The Treasury said regulators found no evidence of criminal wrongdoing by First National or the three customers who were involved in the cash transactions.
The Bank Secrecy Act, which was designed to fight money laundering by drug dealers and other criminals, requires banks to report most cash transactions of $10,000 or more to regulators.
First National said the failure to report the transactions was "an honest error of judgment on the part of the bank" and that it has worked with the Treasury Department to strengthen its training and compliance programs to avoid any recurrence.
"While we had a program in place at the time which we believed met the requirements of the act, it obviously had weaknesses," said Carol E. Dunsworth, vice president of the bank, a unit of First Maryland Bancorp. "We have cooperated fully with the Treasury Department throughout this inquiry because we are genuinely committed to the important purposes of the Bank Secrecy Act."
The Treasury Department said the violations occurred between 1987 and January 1989. Treasury spokeswoman Anne Kelly Williams said the problems were found during a routine bank examination by the Office of the Comptroller of the Currency, a division of the department that oversees federally chartered banks.
Ms. Williams said that under the law, banks may choose not to report cash transactions from some types of businesses that are known to do much of their business in cash. She cited bars and restaurants as examples.

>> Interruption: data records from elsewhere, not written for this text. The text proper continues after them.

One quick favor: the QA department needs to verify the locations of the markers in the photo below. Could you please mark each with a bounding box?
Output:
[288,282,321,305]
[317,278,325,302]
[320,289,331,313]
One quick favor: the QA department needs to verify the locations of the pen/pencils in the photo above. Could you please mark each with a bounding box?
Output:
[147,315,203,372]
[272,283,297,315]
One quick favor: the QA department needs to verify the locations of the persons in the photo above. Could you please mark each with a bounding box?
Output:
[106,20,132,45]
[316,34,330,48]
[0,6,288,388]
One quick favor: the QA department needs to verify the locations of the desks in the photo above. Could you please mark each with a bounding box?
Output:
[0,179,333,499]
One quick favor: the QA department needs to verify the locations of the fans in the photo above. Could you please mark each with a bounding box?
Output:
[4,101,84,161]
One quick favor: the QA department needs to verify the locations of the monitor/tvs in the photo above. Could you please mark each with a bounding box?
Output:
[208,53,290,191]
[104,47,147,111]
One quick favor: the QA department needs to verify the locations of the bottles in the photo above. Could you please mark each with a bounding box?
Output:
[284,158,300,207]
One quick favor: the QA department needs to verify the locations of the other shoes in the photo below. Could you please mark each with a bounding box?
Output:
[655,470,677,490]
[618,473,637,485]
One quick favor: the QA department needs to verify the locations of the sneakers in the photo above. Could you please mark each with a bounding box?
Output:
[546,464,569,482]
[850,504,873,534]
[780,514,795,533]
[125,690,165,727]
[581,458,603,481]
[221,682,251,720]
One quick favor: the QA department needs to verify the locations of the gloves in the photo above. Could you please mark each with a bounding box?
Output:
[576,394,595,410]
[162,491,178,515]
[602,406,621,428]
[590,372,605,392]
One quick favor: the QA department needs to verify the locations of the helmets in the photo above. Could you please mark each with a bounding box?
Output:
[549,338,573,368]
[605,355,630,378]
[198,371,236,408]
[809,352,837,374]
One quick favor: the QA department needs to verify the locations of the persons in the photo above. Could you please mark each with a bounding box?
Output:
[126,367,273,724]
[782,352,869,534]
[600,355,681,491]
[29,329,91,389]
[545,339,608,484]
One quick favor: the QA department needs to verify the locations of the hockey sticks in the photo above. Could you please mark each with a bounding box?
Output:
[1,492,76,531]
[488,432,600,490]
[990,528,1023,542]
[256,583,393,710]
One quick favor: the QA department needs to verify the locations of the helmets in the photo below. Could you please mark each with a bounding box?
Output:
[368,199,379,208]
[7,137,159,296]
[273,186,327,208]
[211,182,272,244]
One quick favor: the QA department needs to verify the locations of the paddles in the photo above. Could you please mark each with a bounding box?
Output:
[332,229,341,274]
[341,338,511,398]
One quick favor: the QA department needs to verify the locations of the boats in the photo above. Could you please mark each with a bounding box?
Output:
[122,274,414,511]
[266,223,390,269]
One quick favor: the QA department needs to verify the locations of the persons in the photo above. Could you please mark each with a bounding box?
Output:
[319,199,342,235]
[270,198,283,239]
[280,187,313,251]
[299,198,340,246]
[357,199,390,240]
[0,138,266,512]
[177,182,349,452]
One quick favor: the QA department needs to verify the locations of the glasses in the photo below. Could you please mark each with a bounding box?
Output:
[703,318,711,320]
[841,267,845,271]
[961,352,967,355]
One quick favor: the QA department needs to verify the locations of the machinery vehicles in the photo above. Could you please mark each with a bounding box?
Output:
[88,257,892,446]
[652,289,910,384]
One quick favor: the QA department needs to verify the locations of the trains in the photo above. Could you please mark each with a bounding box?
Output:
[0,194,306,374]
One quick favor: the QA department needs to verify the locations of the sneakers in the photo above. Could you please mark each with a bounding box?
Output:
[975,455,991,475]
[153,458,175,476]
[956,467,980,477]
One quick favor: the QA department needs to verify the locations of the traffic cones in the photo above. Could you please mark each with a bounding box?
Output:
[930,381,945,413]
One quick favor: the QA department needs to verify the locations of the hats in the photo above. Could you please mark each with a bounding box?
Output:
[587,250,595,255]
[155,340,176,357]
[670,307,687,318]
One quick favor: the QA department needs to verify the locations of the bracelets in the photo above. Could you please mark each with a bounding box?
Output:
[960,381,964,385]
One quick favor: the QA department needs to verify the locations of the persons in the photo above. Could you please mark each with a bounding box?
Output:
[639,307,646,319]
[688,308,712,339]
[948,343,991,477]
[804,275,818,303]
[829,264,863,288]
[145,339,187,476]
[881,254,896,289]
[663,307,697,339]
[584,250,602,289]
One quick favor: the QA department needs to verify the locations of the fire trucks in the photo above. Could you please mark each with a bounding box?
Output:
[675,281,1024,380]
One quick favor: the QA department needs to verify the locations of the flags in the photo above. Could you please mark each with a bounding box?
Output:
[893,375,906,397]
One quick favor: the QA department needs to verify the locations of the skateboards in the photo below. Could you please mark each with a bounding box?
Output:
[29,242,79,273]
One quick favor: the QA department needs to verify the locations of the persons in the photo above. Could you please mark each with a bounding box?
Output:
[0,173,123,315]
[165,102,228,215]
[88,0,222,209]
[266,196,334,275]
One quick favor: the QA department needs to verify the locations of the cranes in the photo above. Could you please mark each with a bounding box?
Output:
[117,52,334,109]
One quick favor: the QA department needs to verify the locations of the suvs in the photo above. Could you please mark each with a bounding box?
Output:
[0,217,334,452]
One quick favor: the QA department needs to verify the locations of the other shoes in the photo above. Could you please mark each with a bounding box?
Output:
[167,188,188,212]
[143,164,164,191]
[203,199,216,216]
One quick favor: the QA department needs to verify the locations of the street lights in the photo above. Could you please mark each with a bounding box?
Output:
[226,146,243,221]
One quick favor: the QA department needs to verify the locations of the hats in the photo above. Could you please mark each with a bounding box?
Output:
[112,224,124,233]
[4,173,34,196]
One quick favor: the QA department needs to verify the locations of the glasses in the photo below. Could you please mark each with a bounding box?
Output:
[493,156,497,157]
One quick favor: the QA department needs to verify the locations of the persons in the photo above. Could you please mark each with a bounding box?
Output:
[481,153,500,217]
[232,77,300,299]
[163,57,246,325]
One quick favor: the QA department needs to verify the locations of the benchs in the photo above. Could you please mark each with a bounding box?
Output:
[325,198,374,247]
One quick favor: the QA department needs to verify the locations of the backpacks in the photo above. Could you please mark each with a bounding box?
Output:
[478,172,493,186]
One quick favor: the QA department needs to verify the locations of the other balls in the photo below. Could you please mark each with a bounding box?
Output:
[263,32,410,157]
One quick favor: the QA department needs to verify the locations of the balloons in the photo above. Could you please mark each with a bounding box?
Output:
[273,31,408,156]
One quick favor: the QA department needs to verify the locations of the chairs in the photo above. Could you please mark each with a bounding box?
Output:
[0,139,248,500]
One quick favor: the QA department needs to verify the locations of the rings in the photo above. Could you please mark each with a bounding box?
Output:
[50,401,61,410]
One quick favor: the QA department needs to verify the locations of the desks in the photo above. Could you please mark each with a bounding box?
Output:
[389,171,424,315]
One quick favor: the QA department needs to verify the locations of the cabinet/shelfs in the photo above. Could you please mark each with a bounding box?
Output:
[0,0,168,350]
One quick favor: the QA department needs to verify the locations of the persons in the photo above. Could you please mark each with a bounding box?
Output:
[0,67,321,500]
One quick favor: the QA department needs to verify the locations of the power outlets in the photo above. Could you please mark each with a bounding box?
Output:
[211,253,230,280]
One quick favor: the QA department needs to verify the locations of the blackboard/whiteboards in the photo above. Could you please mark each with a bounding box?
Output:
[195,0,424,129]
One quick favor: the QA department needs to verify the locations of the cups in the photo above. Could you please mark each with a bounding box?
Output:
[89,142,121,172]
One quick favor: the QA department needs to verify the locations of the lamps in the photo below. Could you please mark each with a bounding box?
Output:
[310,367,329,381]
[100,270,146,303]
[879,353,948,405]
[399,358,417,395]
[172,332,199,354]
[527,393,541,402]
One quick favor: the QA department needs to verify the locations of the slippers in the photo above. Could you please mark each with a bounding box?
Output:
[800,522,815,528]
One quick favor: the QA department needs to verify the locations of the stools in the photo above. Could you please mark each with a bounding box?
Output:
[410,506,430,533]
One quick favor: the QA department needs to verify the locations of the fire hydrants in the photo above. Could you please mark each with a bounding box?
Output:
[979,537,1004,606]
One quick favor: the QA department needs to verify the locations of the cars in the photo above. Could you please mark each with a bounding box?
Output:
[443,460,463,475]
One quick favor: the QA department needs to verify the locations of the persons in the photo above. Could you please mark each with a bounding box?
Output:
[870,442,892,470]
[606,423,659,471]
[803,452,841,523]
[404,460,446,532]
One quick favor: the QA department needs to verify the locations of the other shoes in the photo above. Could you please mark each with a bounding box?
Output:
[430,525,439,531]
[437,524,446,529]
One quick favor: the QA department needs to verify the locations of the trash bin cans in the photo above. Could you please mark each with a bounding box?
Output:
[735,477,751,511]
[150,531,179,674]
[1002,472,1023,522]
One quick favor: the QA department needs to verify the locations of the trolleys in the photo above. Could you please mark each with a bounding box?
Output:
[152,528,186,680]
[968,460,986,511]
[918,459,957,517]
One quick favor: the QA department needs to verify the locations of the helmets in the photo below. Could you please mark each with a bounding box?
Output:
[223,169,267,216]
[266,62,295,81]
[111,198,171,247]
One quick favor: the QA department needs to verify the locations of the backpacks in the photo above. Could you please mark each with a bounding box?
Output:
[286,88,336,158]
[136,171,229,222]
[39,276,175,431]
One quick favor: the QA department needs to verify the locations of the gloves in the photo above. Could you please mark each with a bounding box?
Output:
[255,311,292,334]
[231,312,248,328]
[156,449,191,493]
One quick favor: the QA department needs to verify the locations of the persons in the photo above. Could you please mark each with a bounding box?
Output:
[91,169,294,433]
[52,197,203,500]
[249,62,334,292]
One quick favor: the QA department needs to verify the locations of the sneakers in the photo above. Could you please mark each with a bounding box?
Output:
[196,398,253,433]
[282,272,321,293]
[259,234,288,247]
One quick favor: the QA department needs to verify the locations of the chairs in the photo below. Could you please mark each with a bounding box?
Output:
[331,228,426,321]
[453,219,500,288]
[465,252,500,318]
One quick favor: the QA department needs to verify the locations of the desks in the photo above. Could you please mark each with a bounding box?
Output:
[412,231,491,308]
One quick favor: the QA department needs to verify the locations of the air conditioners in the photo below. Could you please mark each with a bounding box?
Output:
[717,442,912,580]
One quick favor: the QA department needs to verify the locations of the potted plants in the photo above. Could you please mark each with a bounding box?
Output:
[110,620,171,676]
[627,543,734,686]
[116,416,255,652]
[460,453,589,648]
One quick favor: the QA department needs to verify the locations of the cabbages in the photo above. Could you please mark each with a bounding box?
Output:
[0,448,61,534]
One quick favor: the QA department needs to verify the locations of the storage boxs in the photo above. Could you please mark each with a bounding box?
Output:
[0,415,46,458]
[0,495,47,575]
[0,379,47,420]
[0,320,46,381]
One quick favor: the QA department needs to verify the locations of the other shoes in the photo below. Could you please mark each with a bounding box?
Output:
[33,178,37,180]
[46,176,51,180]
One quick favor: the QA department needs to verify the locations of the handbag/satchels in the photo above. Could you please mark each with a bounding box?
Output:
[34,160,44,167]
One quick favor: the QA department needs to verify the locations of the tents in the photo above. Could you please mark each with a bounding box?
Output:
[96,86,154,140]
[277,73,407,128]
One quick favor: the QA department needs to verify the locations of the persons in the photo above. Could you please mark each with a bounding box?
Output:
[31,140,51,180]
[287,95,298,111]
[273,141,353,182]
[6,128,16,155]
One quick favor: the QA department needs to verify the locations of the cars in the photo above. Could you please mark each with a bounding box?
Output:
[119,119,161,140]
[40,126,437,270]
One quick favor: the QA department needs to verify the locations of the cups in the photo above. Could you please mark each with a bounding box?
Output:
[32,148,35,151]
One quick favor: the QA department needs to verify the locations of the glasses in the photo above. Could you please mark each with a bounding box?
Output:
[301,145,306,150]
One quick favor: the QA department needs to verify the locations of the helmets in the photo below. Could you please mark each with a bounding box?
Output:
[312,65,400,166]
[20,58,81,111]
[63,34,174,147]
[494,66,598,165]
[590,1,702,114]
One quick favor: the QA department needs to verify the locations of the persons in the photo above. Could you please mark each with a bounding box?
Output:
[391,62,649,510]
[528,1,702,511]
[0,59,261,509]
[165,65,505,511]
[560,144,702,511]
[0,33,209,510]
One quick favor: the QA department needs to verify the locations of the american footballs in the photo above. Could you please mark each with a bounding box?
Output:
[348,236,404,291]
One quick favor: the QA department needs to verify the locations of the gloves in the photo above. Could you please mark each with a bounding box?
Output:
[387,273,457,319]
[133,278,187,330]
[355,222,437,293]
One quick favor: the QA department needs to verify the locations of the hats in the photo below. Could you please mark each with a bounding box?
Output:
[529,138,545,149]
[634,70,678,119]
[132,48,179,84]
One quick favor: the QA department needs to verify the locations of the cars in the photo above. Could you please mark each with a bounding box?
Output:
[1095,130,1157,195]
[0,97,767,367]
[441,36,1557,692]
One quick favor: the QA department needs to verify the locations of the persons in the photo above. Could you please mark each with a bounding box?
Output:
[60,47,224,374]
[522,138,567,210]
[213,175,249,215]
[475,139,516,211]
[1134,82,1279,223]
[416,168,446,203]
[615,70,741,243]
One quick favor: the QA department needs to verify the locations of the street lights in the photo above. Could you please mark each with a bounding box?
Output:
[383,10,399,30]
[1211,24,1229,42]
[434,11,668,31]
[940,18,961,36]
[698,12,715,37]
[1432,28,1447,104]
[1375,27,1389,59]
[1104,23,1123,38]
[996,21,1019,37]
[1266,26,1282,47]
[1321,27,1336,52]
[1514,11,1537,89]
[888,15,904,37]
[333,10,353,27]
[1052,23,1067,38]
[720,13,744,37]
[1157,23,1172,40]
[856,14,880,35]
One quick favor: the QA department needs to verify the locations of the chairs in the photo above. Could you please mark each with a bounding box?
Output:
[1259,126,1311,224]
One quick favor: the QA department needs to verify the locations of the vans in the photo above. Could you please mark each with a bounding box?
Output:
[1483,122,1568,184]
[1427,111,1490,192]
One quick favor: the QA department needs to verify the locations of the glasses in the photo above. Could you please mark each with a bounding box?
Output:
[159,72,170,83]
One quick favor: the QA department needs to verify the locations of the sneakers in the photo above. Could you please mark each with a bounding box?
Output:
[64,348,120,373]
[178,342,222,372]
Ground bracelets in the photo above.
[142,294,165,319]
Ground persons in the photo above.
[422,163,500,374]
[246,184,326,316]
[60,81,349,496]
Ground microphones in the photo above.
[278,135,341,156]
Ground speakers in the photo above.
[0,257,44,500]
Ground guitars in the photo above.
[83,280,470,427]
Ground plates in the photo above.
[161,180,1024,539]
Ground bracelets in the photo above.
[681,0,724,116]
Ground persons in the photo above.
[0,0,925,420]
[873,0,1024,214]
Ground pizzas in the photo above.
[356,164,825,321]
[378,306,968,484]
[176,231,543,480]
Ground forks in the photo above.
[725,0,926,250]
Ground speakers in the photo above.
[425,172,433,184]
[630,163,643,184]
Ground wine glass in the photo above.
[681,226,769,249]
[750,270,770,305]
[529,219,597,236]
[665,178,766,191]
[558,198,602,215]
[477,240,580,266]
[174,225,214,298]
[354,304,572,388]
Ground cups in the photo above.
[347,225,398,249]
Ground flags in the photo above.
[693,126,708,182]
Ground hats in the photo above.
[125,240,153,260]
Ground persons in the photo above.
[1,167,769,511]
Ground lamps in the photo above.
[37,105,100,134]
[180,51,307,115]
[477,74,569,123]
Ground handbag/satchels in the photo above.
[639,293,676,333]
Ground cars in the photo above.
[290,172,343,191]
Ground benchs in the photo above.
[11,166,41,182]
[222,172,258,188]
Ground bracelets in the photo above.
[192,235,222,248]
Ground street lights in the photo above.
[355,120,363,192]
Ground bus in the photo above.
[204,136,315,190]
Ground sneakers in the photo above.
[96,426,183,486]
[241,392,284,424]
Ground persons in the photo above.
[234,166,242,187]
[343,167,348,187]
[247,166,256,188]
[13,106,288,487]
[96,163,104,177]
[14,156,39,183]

Other businesses can be exempted with permission from the Treasury.
"The bank made a mistake somewhere along the way in the process," she said. "People who shouldn't have been exempt, they made exempt."
Neither Ms. Dunsworth nor Ms. Williams identified the three customers. But Ms. Williams said they were legitimate businesses not believed to have been involved in criminal activity.
The Bank Secrecy Act allows fines of up to $100,000 per violation, Ms. Williams said, so First National fine could have been much larger. The department settled for a smaller fine because the bank put new programs in place to stop further problems and cooperated with Treasury's probe, she said.